She was there with Health Minister Jason Copping to re-announce a UCP campaign promise to expand and modernize operating rooms in rural areas, but that was soon lost in the bigger story of her constant evasions and excuses for talking to an accused person about the Crown’s case against him and her promise to pass on his concerns to Justice officials.
Video of the premier’s rambling and contradictory explanations in response to Mr. Bennett’s questions, which he asked by telephone, shows her digging ever more deeply into a hole of her own creation.
Observing that Ms. Smith’s last comment on the topic “sounds like a de facto policy change,” CP’s Mr. Bennett asked: “Should Albertans facing criminal charges, or any charges, and feel they’re being treated unfairly by the system, now consider themselves free to contact their local MLA or any cabinet minister to discuss this?”

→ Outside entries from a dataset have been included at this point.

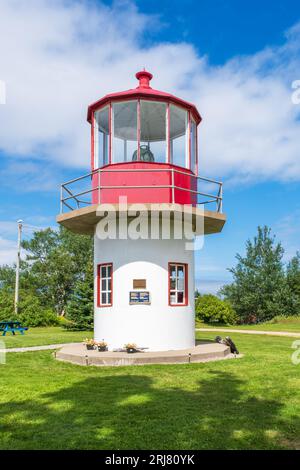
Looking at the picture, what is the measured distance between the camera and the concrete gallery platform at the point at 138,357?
1229 cm

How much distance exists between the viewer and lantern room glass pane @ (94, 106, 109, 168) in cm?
1499

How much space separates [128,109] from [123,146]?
1180 mm

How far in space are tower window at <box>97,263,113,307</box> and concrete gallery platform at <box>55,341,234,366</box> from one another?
1.61m

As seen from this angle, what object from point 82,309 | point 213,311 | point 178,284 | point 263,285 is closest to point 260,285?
point 263,285

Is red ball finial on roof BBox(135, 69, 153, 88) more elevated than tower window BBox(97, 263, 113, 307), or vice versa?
red ball finial on roof BBox(135, 69, 153, 88)

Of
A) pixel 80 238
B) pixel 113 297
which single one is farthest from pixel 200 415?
pixel 80 238

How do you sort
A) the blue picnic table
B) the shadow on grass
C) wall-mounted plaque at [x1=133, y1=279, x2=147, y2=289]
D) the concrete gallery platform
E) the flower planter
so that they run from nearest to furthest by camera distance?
the shadow on grass, the concrete gallery platform, the flower planter, wall-mounted plaque at [x1=133, y1=279, x2=147, y2=289], the blue picnic table

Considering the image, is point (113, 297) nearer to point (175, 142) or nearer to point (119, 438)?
point (175, 142)

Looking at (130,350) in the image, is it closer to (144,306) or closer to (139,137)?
(144,306)

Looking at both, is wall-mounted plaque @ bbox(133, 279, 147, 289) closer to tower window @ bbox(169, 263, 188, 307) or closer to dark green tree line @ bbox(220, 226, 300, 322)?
tower window @ bbox(169, 263, 188, 307)

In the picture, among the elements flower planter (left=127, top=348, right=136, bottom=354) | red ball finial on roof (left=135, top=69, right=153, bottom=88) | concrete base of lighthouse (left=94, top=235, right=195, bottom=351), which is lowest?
flower planter (left=127, top=348, right=136, bottom=354)

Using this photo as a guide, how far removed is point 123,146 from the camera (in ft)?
47.5

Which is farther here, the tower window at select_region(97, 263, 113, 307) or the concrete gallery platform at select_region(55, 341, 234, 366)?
the tower window at select_region(97, 263, 113, 307)

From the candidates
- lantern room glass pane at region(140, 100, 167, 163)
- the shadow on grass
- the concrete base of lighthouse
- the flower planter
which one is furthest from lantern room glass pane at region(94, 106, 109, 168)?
the shadow on grass
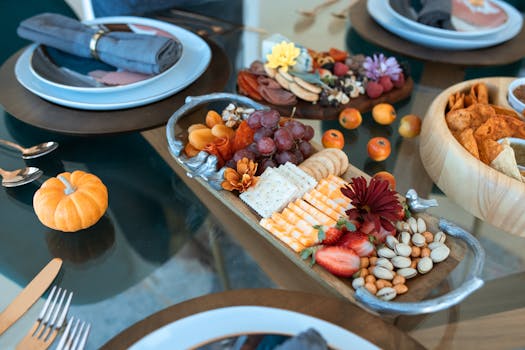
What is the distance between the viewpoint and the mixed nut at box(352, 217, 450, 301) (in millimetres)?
623

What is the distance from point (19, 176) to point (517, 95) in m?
1.01

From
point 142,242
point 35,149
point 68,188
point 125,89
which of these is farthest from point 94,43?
point 142,242

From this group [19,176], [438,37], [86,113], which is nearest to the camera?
[19,176]

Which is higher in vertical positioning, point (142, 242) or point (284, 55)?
point (284, 55)

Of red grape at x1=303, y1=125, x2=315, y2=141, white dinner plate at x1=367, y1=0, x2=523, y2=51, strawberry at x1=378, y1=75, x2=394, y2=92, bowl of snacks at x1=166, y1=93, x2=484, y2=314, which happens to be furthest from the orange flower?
white dinner plate at x1=367, y1=0, x2=523, y2=51

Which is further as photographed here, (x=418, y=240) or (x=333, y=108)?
(x=333, y=108)

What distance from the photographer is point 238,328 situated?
0.50 m

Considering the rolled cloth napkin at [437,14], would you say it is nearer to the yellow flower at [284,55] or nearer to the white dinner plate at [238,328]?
the yellow flower at [284,55]

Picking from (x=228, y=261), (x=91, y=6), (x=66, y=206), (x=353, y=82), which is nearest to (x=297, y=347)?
(x=228, y=261)

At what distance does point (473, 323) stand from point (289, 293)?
0.30 m

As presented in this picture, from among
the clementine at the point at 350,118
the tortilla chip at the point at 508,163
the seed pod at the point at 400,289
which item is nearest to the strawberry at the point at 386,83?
the clementine at the point at 350,118

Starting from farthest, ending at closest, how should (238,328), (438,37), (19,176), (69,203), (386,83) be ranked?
(438,37) → (386,83) → (19,176) → (69,203) → (238,328)

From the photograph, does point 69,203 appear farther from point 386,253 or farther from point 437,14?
point 437,14

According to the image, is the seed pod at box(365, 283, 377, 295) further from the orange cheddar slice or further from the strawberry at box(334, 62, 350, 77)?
the strawberry at box(334, 62, 350, 77)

Ms. Smith responded: “The policy is what it’s always been, that the Crown prosecutors and the judicial system operates independently. … There is a lens that the Justice Minister can look at in assessing cases that is whether there’s a reasonable likelihood of conviction, and whether it’s in the public interest. That stays the same now, it’s always been that way and it will always be that way.
“My job as a politician is to consult with a broad range of people, raise their concerns, and then ultimately, in this particular case, take the advice of my Justice Minister. My Justice Minister said that we are waiting the outcome of several court cases and I accepted his advice. So there’s been no policy change, Dean.”
Mr. Bennett, obviously frustrated by this word salad, countered: “Premier, I’m sorry, yeah, with respect, I put it to you that this is gross hypocrisy on your part. That you get to contact and talk to accused before their criminal cases, but no other Albertans get the same opportunity. How do you justify that?”
Said Ms. Smith, in part: “This should be no surprise, Dean, I ran on that. I said that I would pursue and see if there were options for amnesty. And I asked my Justice officials if there were. They came back with some recommendations, and the recommendation was that we had to wait for the outcome of several court cases. And that’s what we’re doing.”
(Readers can click here to read my transcript of their exchange. Any errors in transcription, naturally, are all mine.)
Of course, if Ms. Smith wants this story to go away, she needs to act more like the late Ralph Klein, whom she purports to admire, and admit she was wrong to speak with Mr. Pawlowski, promise not to do it again, and make an effort to keep her promise.
Instead, she refuses to admit she has done anything wrong, offers ambiguous and evasive answers, and makes it sound as if she’s still looking for a way to get amnesty back on the table for convoy blockaders and her other friends on the extremist right.
She is, in other words, unrepentant and incorrigible.